The Anubis Gates by Tim Powers
In short, this is a masterpiece of literature! It mixes fantasy with science fiction and has a multitude of story lines woven together with such intricacy that the resulting tapestry is a true marvel.
The Anubis Gates had me hooked from the beginning. Time travel is introduced very early on with a mixture of gadgetary and philosophical ideas about time travel, with a motivation about as strong as you can get…albeit truly revealed quite late on in the book.
The novel opens with a prologue that reads rather like an opening sequence in a movie – a couple of mysterious characters in ancient Egypt in a fantasy setting with an odd mix of horror and magic.
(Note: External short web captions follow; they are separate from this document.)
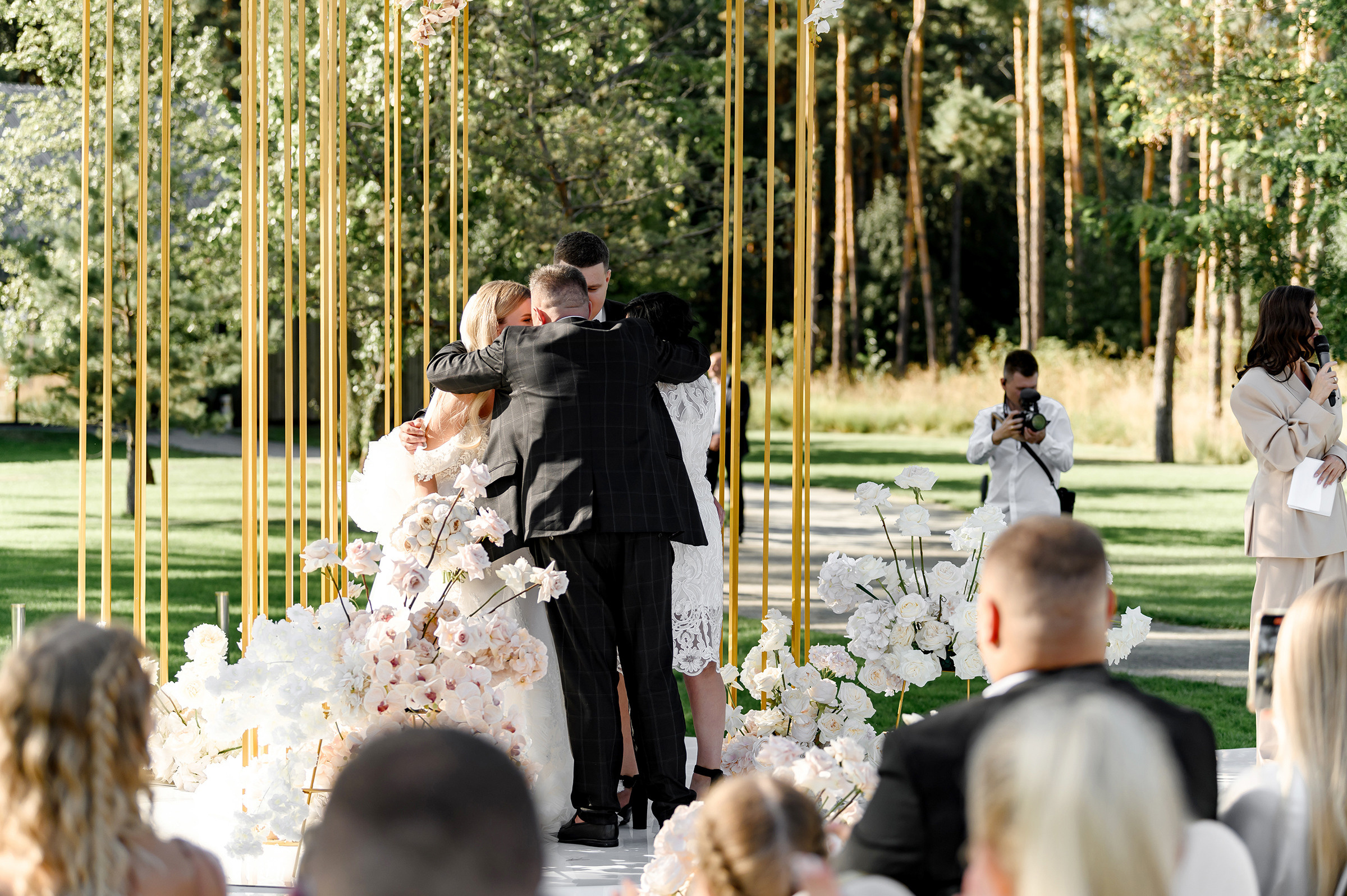 BOGDAN & ANASTASIA. Свадебный и семейный фотограф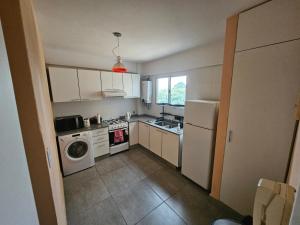 Tu departamento en Vicente López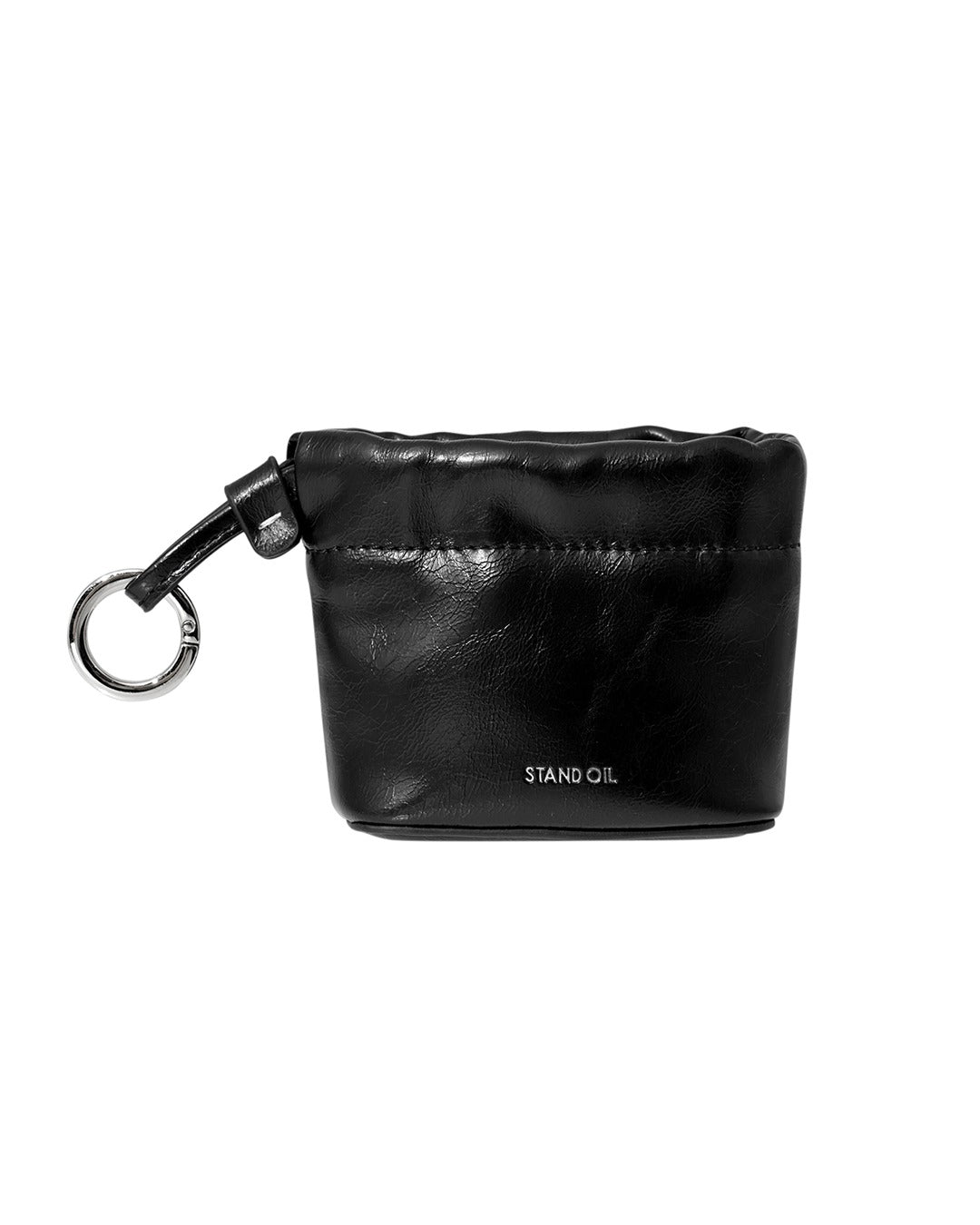 Túi Xách Stand Oil Pandoro Mini #Black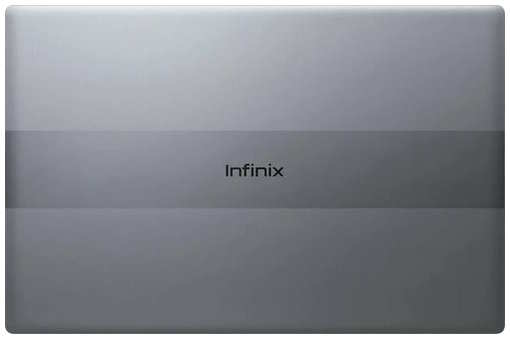 Ноутбук Infinix INBOOK Y2 Plus 11TH XL29 71008301120 15.6″ 1966601013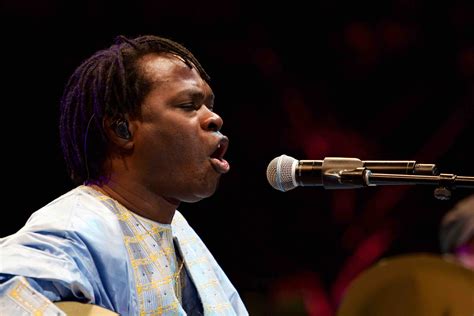 Baaba Maal’s Life Affirming Music Brought Joy To “sound In Focus” [review Photos] Blurred Culture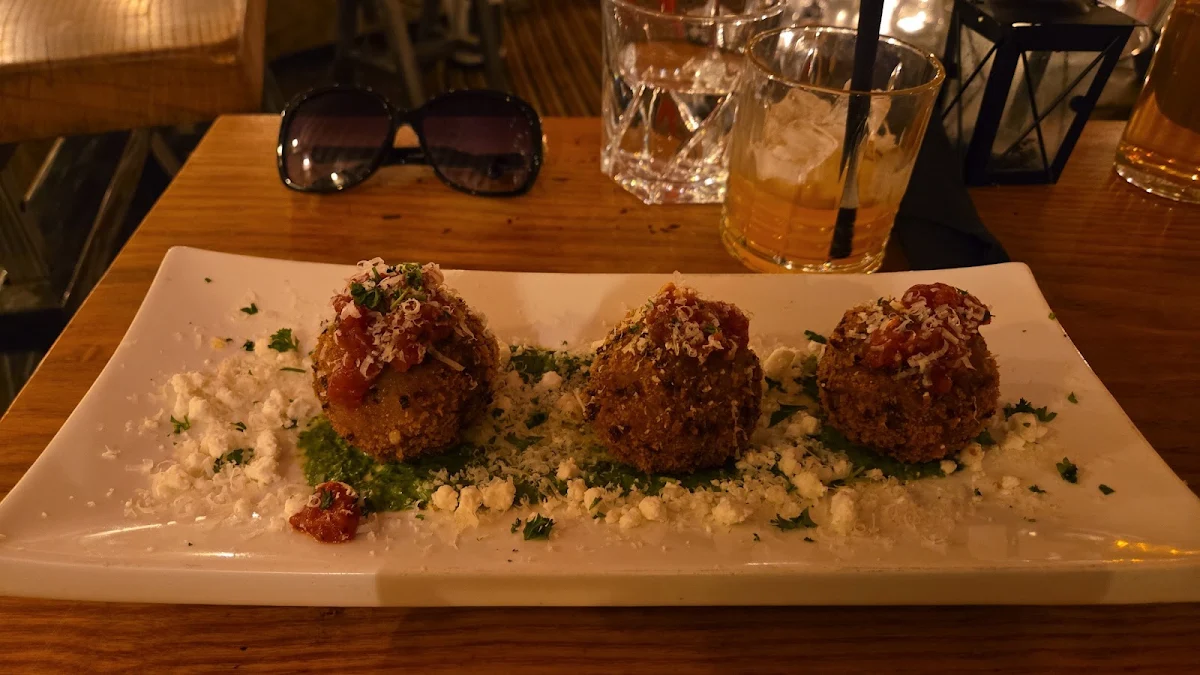 Arancini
It is abstract and vague, but you know that in time all will become clear…
Brendan Doyle, a literary scholar, is asked by Mr Darrow to go back in time with millionaires who are paying to attend a lecture given by Samuel Taylor Coleridge. Doyle’s role, given his academic knowledge, is to provide his expert opinion on the lecture.
Brendan is abducted shortly after the lecture from which moment on he’s thrust into a world where he tries to piece together who he really is, who his kidnapper was, and why he’s of interest to them. This is more complicated than you might imagine thanks to a body changing werewolf (“Dog Face Joe”) hidden identities, magic, a surprising Shakespearean style romance and of course the time travel!
The time travel element
Time travel is introduced early in the novel; there’s no hanging about waiting for it to come, and no annoying confusion from the main character about “ooh-la-di-dah everything is so 18th century, but after 4 chapters I still haven’t worked out what’s going on”. No, thankfully Doyle has his head on straight and gets straight to business and deals with events as best as he is able given his very tricky circumstances!
Doyle is sceptical of time travel so this affords Darrow the opportunity to convince him (and us, the reader) of the reality of it. Darrow describes time as a river and uses this as a really good counter argument to the butterfly effect (i.e. that a small incident in the past (e.g. the flap of a butterfly’s wing) can affect the future on a much larger scale (like causing a hurricane); small disturbances in the river effect the flow downstream (i.e. in the future)…but some ripples are so small that actually it makes no difference to the bigger picture!
The analogy of time being like a river is taken further where Darrow suggests that you can step out of the time river and re-enter it on another part of the river bank. Or that the river could be frozen but that there are holes in the ice which can be passed through.
Despite these beautiful ideas, the aspect of time travel is not the main theme of the book and it is not a vehicle to transport the reader to a different setting for the characters. Rather, it’s a subtle mechanism to move and swap characters around within the plot.
The mechanism of time travel is done so through magical means (or an effect from) which is the first time I’ve come across this method and naturally fits in well with the fantasy part of the novel.
There are many clever time loops and the ontological paradox is taken to the extreme. There are also several examples of the “Hitler paradox” where history cannot be changed, altered, or escaped from. There is a therefore a clear sense of destiny and a strong sense of curiosity, especially in the submissive yet climatic conclusion.
These time travel themes are brilliantly executed and fit well within the general story line.
Although there is one central character, we are also introduced into the thoughts and feelings of several other characters in the novel. This helps to paint a complete three-dimensional picture of the events taking place and creates a deeper understanding of both characters and setting.
There is naturally a lot of swapping between the plots but it is not disruptive, and neither do the shifts seem to be timed to be cliff-hangers. The changes were natural and helped with the chronological narrative – as well as it could be in a time travel novel!
The main story line which comes together at the end wasn’t the one I was expecting…what I thought was the main story turned out to be an initiator, and then as a reoccurring side plot. Very clever!
I think this is a love or hate book (I loved it!). There is a lot of chopping about which means that the main character is difficult to follow at times…in body and in time. I can see that some readers may find this frustrating, as well as the diffusion between fantasy and science fiction.
My only slightly negative point is that I found the Egyptian story line to be a little confusing but that probably reflects more of myself than of the book – I must confess that I’m not really into fantasy so I read these sections very lightly and no doubt I missed some crucial aspects.
That said, the ‘fantastic’ line (is there another adjective for a fantasy section?) played a minor role in the whole scheme of things.